00:03 Bonjour, Kristalina Georgieva.
00:05 -Bonjour à vous.
00:06 -Merci de cette interview exclusive.
00:09 L'ambition de ce sommet, c'est qu'aucun pays ne devrait plus
00:12 avoir à choisir entre sortir de la pauvreté,
00:15 protéger le climat et payer sa dette.
00:17 Est-ce que ces 48 heures ont permis d'avancer au-delà des maux
00:21 vers cet objectif ?
00:22 Est-ce que vous, la patronne du FMI, vous êtes optimiste ?
00:25 -Je suis optimiste.
00:29 Parce qu'il se trouve que, vraiment,
00:32 nous avons apporté de l'énergie dans cette salle
00:35 et nous sommes concentrés sur des sujets
00:36 qui, vraiment, sont importants.
00:38 Nous vivons dans un monde où le choc est plus fréquent.
00:44 Et les chocs, ils affectent les pauvres, pour commencer.
00:48 Et les pays, également, les pays les plus pauvres,
00:51 ils se sont affectés de manière disproportionnée.
00:54 Donc, on a fait un progrès en matière de dette,
00:57 puisqu'on a eu la chance de fêter ici même
01:01 l'achèvement des négociations qui concernaient la Zambie.

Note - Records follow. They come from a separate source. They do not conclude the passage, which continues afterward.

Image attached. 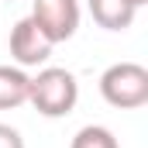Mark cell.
I'll list each match as a JSON object with an SVG mask.
<instances>
[{"instance_id": "cell-1", "label": "cell", "mask_w": 148, "mask_h": 148, "mask_svg": "<svg viewBox=\"0 0 148 148\" xmlns=\"http://www.w3.org/2000/svg\"><path fill=\"white\" fill-rule=\"evenodd\" d=\"M79 100V83L69 69H41V73L28 83V103L35 107L41 117H66Z\"/></svg>"}, {"instance_id": "cell-2", "label": "cell", "mask_w": 148, "mask_h": 148, "mask_svg": "<svg viewBox=\"0 0 148 148\" xmlns=\"http://www.w3.org/2000/svg\"><path fill=\"white\" fill-rule=\"evenodd\" d=\"M100 93L117 110H134L148 103V69L138 62H117L100 76Z\"/></svg>"}, {"instance_id": "cell-3", "label": "cell", "mask_w": 148, "mask_h": 148, "mask_svg": "<svg viewBox=\"0 0 148 148\" xmlns=\"http://www.w3.org/2000/svg\"><path fill=\"white\" fill-rule=\"evenodd\" d=\"M31 21L41 28V35L52 45L69 41L79 28V0H35Z\"/></svg>"}, {"instance_id": "cell-4", "label": "cell", "mask_w": 148, "mask_h": 148, "mask_svg": "<svg viewBox=\"0 0 148 148\" xmlns=\"http://www.w3.org/2000/svg\"><path fill=\"white\" fill-rule=\"evenodd\" d=\"M52 48L55 45L41 35V28L31 17H21L10 28V55H14L17 66H41V62H48Z\"/></svg>"}, {"instance_id": "cell-5", "label": "cell", "mask_w": 148, "mask_h": 148, "mask_svg": "<svg viewBox=\"0 0 148 148\" xmlns=\"http://www.w3.org/2000/svg\"><path fill=\"white\" fill-rule=\"evenodd\" d=\"M90 14L107 31H124L134 21V7L127 0H90Z\"/></svg>"}, {"instance_id": "cell-6", "label": "cell", "mask_w": 148, "mask_h": 148, "mask_svg": "<svg viewBox=\"0 0 148 148\" xmlns=\"http://www.w3.org/2000/svg\"><path fill=\"white\" fill-rule=\"evenodd\" d=\"M28 83L31 76H24L21 66H0V110L28 103Z\"/></svg>"}, {"instance_id": "cell-7", "label": "cell", "mask_w": 148, "mask_h": 148, "mask_svg": "<svg viewBox=\"0 0 148 148\" xmlns=\"http://www.w3.org/2000/svg\"><path fill=\"white\" fill-rule=\"evenodd\" d=\"M69 148H121V145H117V138H114L107 127H100V124H86V127L76 131V138H73Z\"/></svg>"}, {"instance_id": "cell-8", "label": "cell", "mask_w": 148, "mask_h": 148, "mask_svg": "<svg viewBox=\"0 0 148 148\" xmlns=\"http://www.w3.org/2000/svg\"><path fill=\"white\" fill-rule=\"evenodd\" d=\"M0 148H24L21 131H17V127H10V124H0Z\"/></svg>"}, {"instance_id": "cell-9", "label": "cell", "mask_w": 148, "mask_h": 148, "mask_svg": "<svg viewBox=\"0 0 148 148\" xmlns=\"http://www.w3.org/2000/svg\"><path fill=\"white\" fill-rule=\"evenodd\" d=\"M127 3H131V7H134V10H138V7H141V3H148V0H127Z\"/></svg>"}]
</instances>
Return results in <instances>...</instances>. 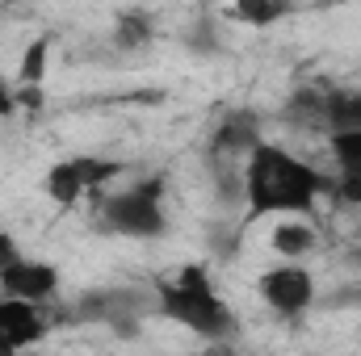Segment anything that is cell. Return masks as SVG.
Masks as SVG:
<instances>
[{"mask_svg": "<svg viewBox=\"0 0 361 356\" xmlns=\"http://www.w3.org/2000/svg\"><path fill=\"white\" fill-rule=\"evenodd\" d=\"M324 126L328 130H361V89H328Z\"/></svg>", "mask_w": 361, "mask_h": 356, "instance_id": "11", "label": "cell"}, {"mask_svg": "<svg viewBox=\"0 0 361 356\" xmlns=\"http://www.w3.org/2000/svg\"><path fill=\"white\" fill-rule=\"evenodd\" d=\"M257 293L281 319H298L315 306V276L302 265H277L257 276Z\"/></svg>", "mask_w": 361, "mask_h": 356, "instance_id": "4", "label": "cell"}, {"mask_svg": "<svg viewBox=\"0 0 361 356\" xmlns=\"http://www.w3.org/2000/svg\"><path fill=\"white\" fill-rule=\"evenodd\" d=\"M156 314L169 323H180L185 331H193L202 340H214V344L235 340V331H240L235 310L210 285L206 265H185L173 281H164L156 289Z\"/></svg>", "mask_w": 361, "mask_h": 356, "instance_id": "2", "label": "cell"}, {"mask_svg": "<svg viewBox=\"0 0 361 356\" xmlns=\"http://www.w3.org/2000/svg\"><path fill=\"white\" fill-rule=\"evenodd\" d=\"M269 248L286 260H298V256H307L315 248V231L307 222H294V214H286V222H277L269 231Z\"/></svg>", "mask_w": 361, "mask_h": 356, "instance_id": "10", "label": "cell"}, {"mask_svg": "<svg viewBox=\"0 0 361 356\" xmlns=\"http://www.w3.org/2000/svg\"><path fill=\"white\" fill-rule=\"evenodd\" d=\"M328 151L341 172L361 177V130H328Z\"/></svg>", "mask_w": 361, "mask_h": 356, "instance_id": "14", "label": "cell"}, {"mask_svg": "<svg viewBox=\"0 0 361 356\" xmlns=\"http://www.w3.org/2000/svg\"><path fill=\"white\" fill-rule=\"evenodd\" d=\"M101 231L126 235V239H160L169 231L164 214V177L139 180L130 189H118L101 201Z\"/></svg>", "mask_w": 361, "mask_h": 356, "instance_id": "3", "label": "cell"}, {"mask_svg": "<svg viewBox=\"0 0 361 356\" xmlns=\"http://www.w3.org/2000/svg\"><path fill=\"white\" fill-rule=\"evenodd\" d=\"M231 13H235V21H244L252 30H269L286 13V4H277V0H231Z\"/></svg>", "mask_w": 361, "mask_h": 356, "instance_id": "15", "label": "cell"}, {"mask_svg": "<svg viewBox=\"0 0 361 356\" xmlns=\"http://www.w3.org/2000/svg\"><path fill=\"white\" fill-rule=\"evenodd\" d=\"M42 189H47V197H51L59 210H72V205L89 193V189H85V177H80L76 155H72V160L51 164V168H47V177H42Z\"/></svg>", "mask_w": 361, "mask_h": 356, "instance_id": "8", "label": "cell"}, {"mask_svg": "<svg viewBox=\"0 0 361 356\" xmlns=\"http://www.w3.org/2000/svg\"><path fill=\"white\" fill-rule=\"evenodd\" d=\"M13 113H17V92L0 80V117H13Z\"/></svg>", "mask_w": 361, "mask_h": 356, "instance_id": "20", "label": "cell"}, {"mask_svg": "<svg viewBox=\"0 0 361 356\" xmlns=\"http://www.w3.org/2000/svg\"><path fill=\"white\" fill-rule=\"evenodd\" d=\"M152 38H156V25H152V17L143 8H130V13H122L114 21V46L118 51H143Z\"/></svg>", "mask_w": 361, "mask_h": 356, "instance_id": "12", "label": "cell"}, {"mask_svg": "<svg viewBox=\"0 0 361 356\" xmlns=\"http://www.w3.org/2000/svg\"><path fill=\"white\" fill-rule=\"evenodd\" d=\"M4 4H13V0H4Z\"/></svg>", "mask_w": 361, "mask_h": 356, "instance_id": "22", "label": "cell"}, {"mask_svg": "<svg viewBox=\"0 0 361 356\" xmlns=\"http://www.w3.org/2000/svg\"><path fill=\"white\" fill-rule=\"evenodd\" d=\"M47 319H42V302H30V298H13V293H0V331L13 348H34L42 344L47 336Z\"/></svg>", "mask_w": 361, "mask_h": 356, "instance_id": "6", "label": "cell"}, {"mask_svg": "<svg viewBox=\"0 0 361 356\" xmlns=\"http://www.w3.org/2000/svg\"><path fill=\"white\" fill-rule=\"evenodd\" d=\"M332 193L345 205H361V177L357 172H341V180H332Z\"/></svg>", "mask_w": 361, "mask_h": 356, "instance_id": "17", "label": "cell"}, {"mask_svg": "<svg viewBox=\"0 0 361 356\" xmlns=\"http://www.w3.org/2000/svg\"><path fill=\"white\" fill-rule=\"evenodd\" d=\"M277 4H286V8H290V0H277Z\"/></svg>", "mask_w": 361, "mask_h": 356, "instance_id": "21", "label": "cell"}, {"mask_svg": "<svg viewBox=\"0 0 361 356\" xmlns=\"http://www.w3.org/2000/svg\"><path fill=\"white\" fill-rule=\"evenodd\" d=\"M0 293L30 298V302H51L59 293V268L47 260H25L17 256L13 265L0 272Z\"/></svg>", "mask_w": 361, "mask_h": 356, "instance_id": "5", "label": "cell"}, {"mask_svg": "<svg viewBox=\"0 0 361 356\" xmlns=\"http://www.w3.org/2000/svg\"><path fill=\"white\" fill-rule=\"evenodd\" d=\"M51 46H55L51 34L30 38V46L21 51V63H17V84H47V72H51Z\"/></svg>", "mask_w": 361, "mask_h": 356, "instance_id": "13", "label": "cell"}, {"mask_svg": "<svg viewBox=\"0 0 361 356\" xmlns=\"http://www.w3.org/2000/svg\"><path fill=\"white\" fill-rule=\"evenodd\" d=\"M76 164H80V177H85V189H89V193H101L109 180L122 177V164H118V160H101V155H76Z\"/></svg>", "mask_w": 361, "mask_h": 356, "instance_id": "16", "label": "cell"}, {"mask_svg": "<svg viewBox=\"0 0 361 356\" xmlns=\"http://www.w3.org/2000/svg\"><path fill=\"white\" fill-rule=\"evenodd\" d=\"M17 92V109H30V113H38L42 105H47V92H42V84H21Z\"/></svg>", "mask_w": 361, "mask_h": 356, "instance_id": "18", "label": "cell"}, {"mask_svg": "<svg viewBox=\"0 0 361 356\" xmlns=\"http://www.w3.org/2000/svg\"><path fill=\"white\" fill-rule=\"evenodd\" d=\"M257 143H261V113L257 109H231L210 134V155H219V160L248 155Z\"/></svg>", "mask_w": 361, "mask_h": 356, "instance_id": "7", "label": "cell"}, {"mask_svg": "<svg viewBox=\"0 0 361 356\" xmlns=\"http://www.w3.org/2000/svg\"><path fill=\"white\" fill-rule=\"evenodd\" d=\"M244 214L248 222H261V218H307L315 214V201L319 193L332 189V180L324 177L319 168H311L307 160L290 155L286 147L277 143H257L248 155H244Z\"/></svg>", "mask_w": 361, "mask_h": 356, "instance_id": "1", "label": "cell"}, {"mask_svg": "<svg viewBox=\"0 0 361 356\" xmlns=\"http://www.w3.org/2000/svg\"><path fill=\"white\" fill-rule=\"evenodd\" d=\"M324 105H328V89H315V84H302V89L290 92L281 117L290 126H324Z\"/></svg>", "mask_w": 361, "mask_h": 356, "instance_id": "9", "label": "cell"}, {"mask_svg": "<svg viewBox=\"0 0 361 356\" xmlns=\"http://www.w3.org/2000/svg\"><path fill=\"white\" fill-rule=\"evenodd\" d=\"M17 256H21V243H17V239H13L8 231H0V272H4V268L13 265Z\"/></svg>", "mask_w": 361, "mask_h": 356, "instance_id": "19", "label": "cell"}]
</instances>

01:03 Ca, c'est une vraie réussite.
01:05 La Zambie a un potentiel exceptionnel.
01:08 C'est un pays qui est riche en ressources,
01:12 qui a des sols très productifs,
01:15 avec une population assez modeste et jeune,
01:20 et un leadership solide.
01:23 Obtenir le résultat de cette négociation ici, à Paris,
01:26 ça va permettre de dégager des perspectives pour la Zambie,
01:30 mais aussi, ça nous donne un modèle sur la manière de faire
01:33 pour d'autres périls par la suite.
01:35 Pour alléger la dette.
01:37 Au coeur du problème des pays du Sud,
01:39 il y a l'architecture financière mondiale,
01:41 c'est-à-dire le FMI et la Banque mondiale,
01:44 une architecture dont le président du Kenya a dit
01:46 qu'elle est punitive, inéquitable.
01:49 Le secrétaire général de l'ONU, lui, l'a dit,
01:51 elle est dépassée, dysfonctionnelle, injuste.
01:53 Ce sont des mots très sévères.
01:55 Comment est-ce que vous les recevez, vous, Cristalina Georgieva ?
01:57 Est-ce que vous êtes d'accord ?
01:59 -Bien évidemment, le monde a beaucoup changé
02:05 depuis que nos institutions ont eu le jour, en 1944.
02:10 Il n'y avait que 99 pays indépendants,
02:15 il y en a plus du double aujourd'hui.
02:17 La population mondiale a triplé,
02:23 le PIB a été multiplié par 10, PIB mondial.
02:28 Et puis aujourd'hui, nous sommes confrontés
02:31 à ce défi colossal, qui est celui du réchauffement climatique.
02:34 Donc nos institutions doivent s'adapter,
02:37 elles doivent être plus inclusives,
02:39 et aussi, il faut que nous orientions notre action
02:42 sur les problèmes d'aujourd'hui et ceux de demain,
02:45 et pas sur les problèmes de 1944, bien sûr.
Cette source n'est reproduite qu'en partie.